Exercise requirements | Copy word for word the part of the material below that opens with the line containing "From the point at 147,32" and runs to the end of the material.

Stored rows |
━━━━━━━━━━

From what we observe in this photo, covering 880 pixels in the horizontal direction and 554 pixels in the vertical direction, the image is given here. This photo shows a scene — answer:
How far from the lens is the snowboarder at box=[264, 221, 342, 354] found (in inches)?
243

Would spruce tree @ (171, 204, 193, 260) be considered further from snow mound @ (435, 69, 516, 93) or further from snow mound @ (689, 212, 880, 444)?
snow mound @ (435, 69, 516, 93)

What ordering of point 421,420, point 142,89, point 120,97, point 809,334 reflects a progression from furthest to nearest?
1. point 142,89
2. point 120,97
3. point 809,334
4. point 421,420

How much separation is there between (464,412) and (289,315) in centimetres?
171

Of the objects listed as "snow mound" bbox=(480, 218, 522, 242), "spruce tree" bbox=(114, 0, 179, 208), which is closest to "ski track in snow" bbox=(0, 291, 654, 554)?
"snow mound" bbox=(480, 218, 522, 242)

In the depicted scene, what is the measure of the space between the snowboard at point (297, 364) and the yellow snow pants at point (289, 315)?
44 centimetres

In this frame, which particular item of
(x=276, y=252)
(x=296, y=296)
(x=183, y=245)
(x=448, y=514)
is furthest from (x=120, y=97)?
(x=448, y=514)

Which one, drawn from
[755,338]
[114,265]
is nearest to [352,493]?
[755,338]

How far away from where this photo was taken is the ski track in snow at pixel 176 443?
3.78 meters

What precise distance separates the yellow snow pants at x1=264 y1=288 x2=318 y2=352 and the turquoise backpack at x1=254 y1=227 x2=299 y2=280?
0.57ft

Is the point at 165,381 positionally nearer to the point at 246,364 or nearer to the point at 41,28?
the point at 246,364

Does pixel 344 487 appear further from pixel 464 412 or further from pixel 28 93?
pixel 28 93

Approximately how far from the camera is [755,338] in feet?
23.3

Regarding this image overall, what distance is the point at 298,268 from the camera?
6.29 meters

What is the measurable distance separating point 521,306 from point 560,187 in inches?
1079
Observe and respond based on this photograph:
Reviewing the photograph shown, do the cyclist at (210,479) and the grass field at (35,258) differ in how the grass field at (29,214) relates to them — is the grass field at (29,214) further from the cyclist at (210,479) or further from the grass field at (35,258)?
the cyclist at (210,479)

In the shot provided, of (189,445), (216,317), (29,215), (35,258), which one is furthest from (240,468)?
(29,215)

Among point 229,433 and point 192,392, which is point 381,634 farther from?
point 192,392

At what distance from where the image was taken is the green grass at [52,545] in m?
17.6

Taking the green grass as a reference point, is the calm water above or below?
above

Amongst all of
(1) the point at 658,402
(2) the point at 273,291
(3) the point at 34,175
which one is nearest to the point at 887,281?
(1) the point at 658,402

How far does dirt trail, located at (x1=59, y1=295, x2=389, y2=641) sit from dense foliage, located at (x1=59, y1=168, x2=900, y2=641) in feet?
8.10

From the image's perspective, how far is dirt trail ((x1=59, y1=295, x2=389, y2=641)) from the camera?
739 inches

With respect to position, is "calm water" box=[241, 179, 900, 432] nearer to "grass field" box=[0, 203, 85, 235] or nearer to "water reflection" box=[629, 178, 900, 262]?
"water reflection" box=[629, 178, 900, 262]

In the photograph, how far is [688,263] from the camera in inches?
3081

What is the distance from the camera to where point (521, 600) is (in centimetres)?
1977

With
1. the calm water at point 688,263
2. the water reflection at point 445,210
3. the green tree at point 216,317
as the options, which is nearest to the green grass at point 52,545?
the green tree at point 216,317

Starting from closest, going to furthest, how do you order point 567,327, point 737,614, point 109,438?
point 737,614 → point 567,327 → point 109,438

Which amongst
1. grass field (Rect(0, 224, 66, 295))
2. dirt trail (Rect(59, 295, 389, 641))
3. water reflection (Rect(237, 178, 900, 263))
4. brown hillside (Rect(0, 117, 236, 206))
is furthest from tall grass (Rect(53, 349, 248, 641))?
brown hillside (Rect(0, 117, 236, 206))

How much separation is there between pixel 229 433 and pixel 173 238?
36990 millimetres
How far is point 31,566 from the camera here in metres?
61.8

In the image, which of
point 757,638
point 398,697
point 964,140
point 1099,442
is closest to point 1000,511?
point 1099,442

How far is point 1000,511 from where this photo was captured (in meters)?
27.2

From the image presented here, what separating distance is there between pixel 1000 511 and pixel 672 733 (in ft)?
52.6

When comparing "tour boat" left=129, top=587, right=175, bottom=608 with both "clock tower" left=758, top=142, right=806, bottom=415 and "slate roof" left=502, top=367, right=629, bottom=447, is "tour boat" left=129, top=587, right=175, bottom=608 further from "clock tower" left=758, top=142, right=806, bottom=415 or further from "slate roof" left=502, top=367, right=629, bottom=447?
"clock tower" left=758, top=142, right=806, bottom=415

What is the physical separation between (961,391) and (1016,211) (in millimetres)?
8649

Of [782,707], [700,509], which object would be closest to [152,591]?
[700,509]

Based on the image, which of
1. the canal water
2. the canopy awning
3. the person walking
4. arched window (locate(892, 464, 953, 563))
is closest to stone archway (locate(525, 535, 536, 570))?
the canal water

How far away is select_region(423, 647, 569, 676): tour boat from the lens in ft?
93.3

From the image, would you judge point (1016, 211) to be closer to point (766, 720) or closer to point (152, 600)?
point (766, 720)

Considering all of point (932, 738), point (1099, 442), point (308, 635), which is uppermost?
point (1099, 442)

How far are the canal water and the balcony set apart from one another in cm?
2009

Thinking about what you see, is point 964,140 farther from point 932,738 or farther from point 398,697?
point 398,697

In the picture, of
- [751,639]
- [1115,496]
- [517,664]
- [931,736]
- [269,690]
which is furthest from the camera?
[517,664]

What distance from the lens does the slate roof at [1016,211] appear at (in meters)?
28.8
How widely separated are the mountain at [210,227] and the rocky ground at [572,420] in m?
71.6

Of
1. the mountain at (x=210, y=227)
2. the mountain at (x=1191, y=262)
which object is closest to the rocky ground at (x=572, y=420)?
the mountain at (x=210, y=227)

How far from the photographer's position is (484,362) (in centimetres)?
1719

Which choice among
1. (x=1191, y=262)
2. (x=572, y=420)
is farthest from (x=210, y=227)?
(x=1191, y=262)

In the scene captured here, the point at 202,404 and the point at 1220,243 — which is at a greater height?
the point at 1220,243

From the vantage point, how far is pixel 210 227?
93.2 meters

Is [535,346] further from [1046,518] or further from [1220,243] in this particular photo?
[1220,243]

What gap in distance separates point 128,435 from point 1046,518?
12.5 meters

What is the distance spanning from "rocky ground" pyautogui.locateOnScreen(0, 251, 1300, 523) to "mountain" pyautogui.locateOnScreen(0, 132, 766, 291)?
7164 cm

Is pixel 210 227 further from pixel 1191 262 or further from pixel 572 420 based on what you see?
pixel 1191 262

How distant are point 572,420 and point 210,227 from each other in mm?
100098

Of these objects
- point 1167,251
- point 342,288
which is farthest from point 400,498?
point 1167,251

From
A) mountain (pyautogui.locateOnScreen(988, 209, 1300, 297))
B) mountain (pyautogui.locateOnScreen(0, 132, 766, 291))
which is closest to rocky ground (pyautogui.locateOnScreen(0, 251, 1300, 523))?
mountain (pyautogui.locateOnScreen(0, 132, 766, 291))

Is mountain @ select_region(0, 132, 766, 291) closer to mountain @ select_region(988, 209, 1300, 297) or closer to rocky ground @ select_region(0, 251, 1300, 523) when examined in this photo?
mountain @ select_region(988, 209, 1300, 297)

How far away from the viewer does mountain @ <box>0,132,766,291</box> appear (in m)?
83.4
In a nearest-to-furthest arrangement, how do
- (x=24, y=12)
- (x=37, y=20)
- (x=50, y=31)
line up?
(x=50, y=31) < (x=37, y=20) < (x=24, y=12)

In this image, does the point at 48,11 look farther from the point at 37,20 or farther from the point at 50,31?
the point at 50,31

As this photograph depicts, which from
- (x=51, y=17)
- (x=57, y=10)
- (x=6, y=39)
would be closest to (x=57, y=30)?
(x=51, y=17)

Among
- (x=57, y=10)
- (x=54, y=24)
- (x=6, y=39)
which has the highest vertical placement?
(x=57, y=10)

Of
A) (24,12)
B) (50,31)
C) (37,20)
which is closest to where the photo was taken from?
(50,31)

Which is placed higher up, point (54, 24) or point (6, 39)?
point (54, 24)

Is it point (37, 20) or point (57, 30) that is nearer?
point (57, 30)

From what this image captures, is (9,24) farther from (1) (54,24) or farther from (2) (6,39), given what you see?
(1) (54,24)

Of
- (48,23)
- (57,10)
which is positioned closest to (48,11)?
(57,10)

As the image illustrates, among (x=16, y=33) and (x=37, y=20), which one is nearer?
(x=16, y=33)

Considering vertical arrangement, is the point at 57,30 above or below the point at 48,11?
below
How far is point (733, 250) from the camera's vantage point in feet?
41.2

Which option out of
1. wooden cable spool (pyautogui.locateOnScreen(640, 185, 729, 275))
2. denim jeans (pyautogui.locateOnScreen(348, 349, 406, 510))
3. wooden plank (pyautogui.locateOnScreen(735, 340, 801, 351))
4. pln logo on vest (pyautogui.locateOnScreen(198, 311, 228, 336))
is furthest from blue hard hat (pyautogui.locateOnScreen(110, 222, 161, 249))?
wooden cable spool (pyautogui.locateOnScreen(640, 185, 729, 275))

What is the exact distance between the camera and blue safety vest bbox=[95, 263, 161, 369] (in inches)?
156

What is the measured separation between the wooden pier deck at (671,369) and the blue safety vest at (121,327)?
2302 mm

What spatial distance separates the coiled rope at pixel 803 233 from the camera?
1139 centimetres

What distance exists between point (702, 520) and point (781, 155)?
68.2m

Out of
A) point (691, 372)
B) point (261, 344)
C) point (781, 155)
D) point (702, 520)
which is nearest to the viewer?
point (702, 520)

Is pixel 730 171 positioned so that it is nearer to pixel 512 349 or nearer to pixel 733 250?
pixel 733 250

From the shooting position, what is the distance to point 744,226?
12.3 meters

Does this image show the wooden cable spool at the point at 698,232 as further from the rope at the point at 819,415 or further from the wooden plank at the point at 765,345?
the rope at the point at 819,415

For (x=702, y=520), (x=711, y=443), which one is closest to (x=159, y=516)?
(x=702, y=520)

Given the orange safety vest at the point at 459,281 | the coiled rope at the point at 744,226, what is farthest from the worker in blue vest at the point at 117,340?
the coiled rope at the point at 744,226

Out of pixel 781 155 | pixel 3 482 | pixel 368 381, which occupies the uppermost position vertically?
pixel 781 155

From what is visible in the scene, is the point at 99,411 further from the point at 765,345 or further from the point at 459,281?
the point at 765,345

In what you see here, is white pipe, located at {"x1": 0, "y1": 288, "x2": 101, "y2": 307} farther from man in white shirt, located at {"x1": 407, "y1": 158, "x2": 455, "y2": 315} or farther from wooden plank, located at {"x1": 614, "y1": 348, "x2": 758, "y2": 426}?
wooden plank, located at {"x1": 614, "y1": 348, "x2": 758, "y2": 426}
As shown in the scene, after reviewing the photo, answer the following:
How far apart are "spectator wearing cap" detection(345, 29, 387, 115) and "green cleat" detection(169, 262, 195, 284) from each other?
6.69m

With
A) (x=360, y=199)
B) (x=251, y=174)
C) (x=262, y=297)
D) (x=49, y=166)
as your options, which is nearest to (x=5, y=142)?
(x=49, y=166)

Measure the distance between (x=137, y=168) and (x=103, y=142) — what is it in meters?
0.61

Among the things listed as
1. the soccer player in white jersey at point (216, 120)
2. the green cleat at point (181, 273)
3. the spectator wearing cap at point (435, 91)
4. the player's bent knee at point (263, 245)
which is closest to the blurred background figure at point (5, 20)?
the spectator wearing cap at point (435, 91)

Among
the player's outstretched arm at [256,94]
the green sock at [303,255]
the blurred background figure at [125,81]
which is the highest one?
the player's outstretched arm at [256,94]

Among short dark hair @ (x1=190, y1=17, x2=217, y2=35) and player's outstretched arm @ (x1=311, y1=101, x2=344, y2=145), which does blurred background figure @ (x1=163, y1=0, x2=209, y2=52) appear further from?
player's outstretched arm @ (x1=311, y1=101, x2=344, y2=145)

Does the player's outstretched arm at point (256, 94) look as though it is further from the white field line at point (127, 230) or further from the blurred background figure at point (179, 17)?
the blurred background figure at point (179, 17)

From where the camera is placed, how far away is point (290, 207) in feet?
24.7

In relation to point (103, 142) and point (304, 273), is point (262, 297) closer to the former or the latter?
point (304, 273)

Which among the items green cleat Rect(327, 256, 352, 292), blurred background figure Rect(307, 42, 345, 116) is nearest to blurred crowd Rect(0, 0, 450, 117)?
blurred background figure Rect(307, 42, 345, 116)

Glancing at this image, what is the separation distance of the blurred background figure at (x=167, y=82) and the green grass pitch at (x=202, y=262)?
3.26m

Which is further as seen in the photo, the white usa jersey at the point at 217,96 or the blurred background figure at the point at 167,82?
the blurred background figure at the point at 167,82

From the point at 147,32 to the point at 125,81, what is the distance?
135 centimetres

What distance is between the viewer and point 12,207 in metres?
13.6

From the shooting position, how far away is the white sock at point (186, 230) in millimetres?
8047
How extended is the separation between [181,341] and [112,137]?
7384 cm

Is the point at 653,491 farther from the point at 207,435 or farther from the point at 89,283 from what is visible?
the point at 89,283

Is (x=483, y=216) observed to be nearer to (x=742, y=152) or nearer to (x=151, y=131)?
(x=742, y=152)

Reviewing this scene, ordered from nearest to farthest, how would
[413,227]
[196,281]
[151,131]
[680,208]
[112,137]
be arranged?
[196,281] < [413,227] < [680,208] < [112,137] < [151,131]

━━━━━━━━━━

Answer in full |
From the point at 147,32 to the point at 125,81, what is the distance?
135 centimetres

What distance is between the viewer and point 12,207 in metres?
13.6

From the shooting position, how far away is the white sock at point (186, 230) in millimetres?
8047
How extended is the separation between [181,341] and [112,137]?
7384 cm

Is the point at 653,491 farther from the point at 207,435 or farther from the point at 89,283 from what is visible?
the point at 89,283

Is (x=483, y=216) observed to be nearer to (x=742, y=152) or nearer to (x=151, y=131)?
(x=742, y=152)

Reviewing this scene, ordered from nearest to farthest, how would
[413,227]
[196,281]
[151,131]
[680,208]
[112,137]
be arranged?
[196,281] < [413,227] < [680,208] < [112,137] < [151,131]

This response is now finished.